How EHRs can help reduce violence against ED nurses

Workplace violence against nurses and healthcare workers has increased at rates that experts say are "alarming." Often, rates of violence are even higher for healthcare professionals who work in emergency departments, but new technology may be able to reduce these instances.   

Using machine learning technology, researchers trained models on electronic health record data to build a tool that helps detect signs of violence before it occurs. The training dataset included 1,215 workplace violence cases and 6,044 nonviolence cases.

The research published in the May 2023 issue of the Journal of Emergency Nursing found that the model was able to achieve a 95 percent confidence rate in predicting workplace violence based on emergency department visit and stay factors. 
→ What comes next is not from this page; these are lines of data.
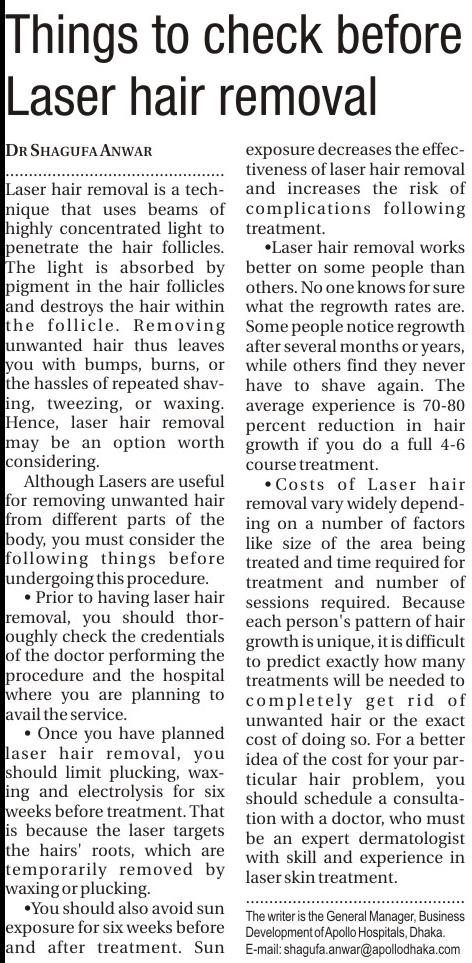 Things to check before Laser hair removal

DR SHAGUFA ANWAR

Laser hair removal is a technique that uses beams of highly concentrated light to penetrate the hair follicles. The light is absorbed by pigment in the hair follicles and destroys the hair within the follicle. Removing unwanted hair thus leaves you with bumps, burns, or the hassles of repeated shaving, tweezing, or waxing. Hence, laser hair removal may be an option worth considering.

Although Lasers are useful for removing unwanted hair from different parts of the body, you must consider the following things before undergoing this procedure.

• Prior to having laser hair removal, you should thoroughly check the credentials of the doctor performing the procedure and the hospital where you are planning to avail the service.

• Once you have planned laser hair removal, you should limit plucking, waxing and electrolysis for six weeks before treatment. That is because the laser targets the hairs' roots, which are temporarily removed by waxing or plucking.

•You should also avoid sun exposure for six weeks before and after treatment. Sun exposure decreases the effectiveness of laser hair removal and increases the risk of complications following treatment.

•Laser hair removal works better on some people than others. No one knows for sure what the regrowth rates are. Some people notice regrowth after several months or years, while others find they never have to shave again. The average experience is 70-80 percent reduction in hair growth if you do a full 4-6 course treatment.

•Costs of Laser hair removal vary widely depending on a number of factors like size of the area being treated and time required for treatment and number of sessions required. Because each person's pattern of hair growth is unique, it is difficult to predict exactly how many treatments will be needed to completely get rid of unwanted hair or the exact cost of doing so. For a better idea of the cost for your particular hair problem, you should schedule a consultation with a doctor, who must be an expert dermatologist with skill and experience in laser skin treatment.

The writer is the General Manager, Business Development of Apollo Hospitals, Dhaka.
E-mail: shagufa.anwar@apollodhaka.com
"The strongest predictor of risk of WPV was patient dissatisfaction, followed by high average daily length of stay, high daily number of patients, and symptoms of psychiatric disorders," researchers wrote of their findings. 

The study is one of several workplace violence research efforts featured in the Journal of Emergency Nursing's May 2023 issue, a topic that the Emergency Nursing Association dedicated the entire issue to, according to a May 9 press release.

"Workplace violence takes its toll on not only the people who are assaulted but also on the culture and operation of the entire ED," Gordon Gillespie, PhD, DNP, RN, said in a statement.  "Each paper provides perspective and data for others to consider as they implement measures in their own EDs and promote a culture of increased safety and security for their coworkers and their patients."